Carly replies that she’ll be there, so Marcy begins her procedure. She sticks heart monitor thingies on, injects herself with something that’s probably crucial to the procedure, and immerses herself almost completely into an ice cold bath. Marcy is as hardcore as ever when it comes to performing medicine on herself. These producers owe the character and the actress a condition that requires a lot of time in a spa next season.

Kat and Mac continue to grieve their baby.

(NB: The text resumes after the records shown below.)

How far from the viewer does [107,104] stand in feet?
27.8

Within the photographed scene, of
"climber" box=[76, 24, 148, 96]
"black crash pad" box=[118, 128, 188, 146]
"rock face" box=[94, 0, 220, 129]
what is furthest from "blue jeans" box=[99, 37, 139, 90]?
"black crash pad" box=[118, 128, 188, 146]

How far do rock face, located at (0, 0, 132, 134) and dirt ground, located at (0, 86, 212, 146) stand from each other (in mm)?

Four young girls walk home from school together, chatting about normal things, when three of the four freeze in place. Hall, Luca, and Kyle, my new favorite traveler team, pull up next to the girls, and order the fourth, Anna Hamilton, to get into the car with them. Hall even flashes an FBI badge. Anna is an intelligent child, so she doesn’t buy the act. Kyle jumps out of the car, grabs her, and hops back into the car with her. They drive away. Hall’s team are barely more than thugs with hearts of gold, the Director’s pirates. Kyle softens up the other two a lot.

Marcy’s memories begin to unfold as she soaks in the ice bath. First, she’s the original, developmentally disabled Marcy that we met in the pilot, sitting in an institutional setting, reading a picture book to one of the orderlies. He enthusiastically encourages her, but she wants to stop reading. Another, less friendly, orderly enters the room, saying it’s time for Marcy’s treatment. She becomes anxious and upset, and has to be carried out screaming that she doesn’t want the treatment.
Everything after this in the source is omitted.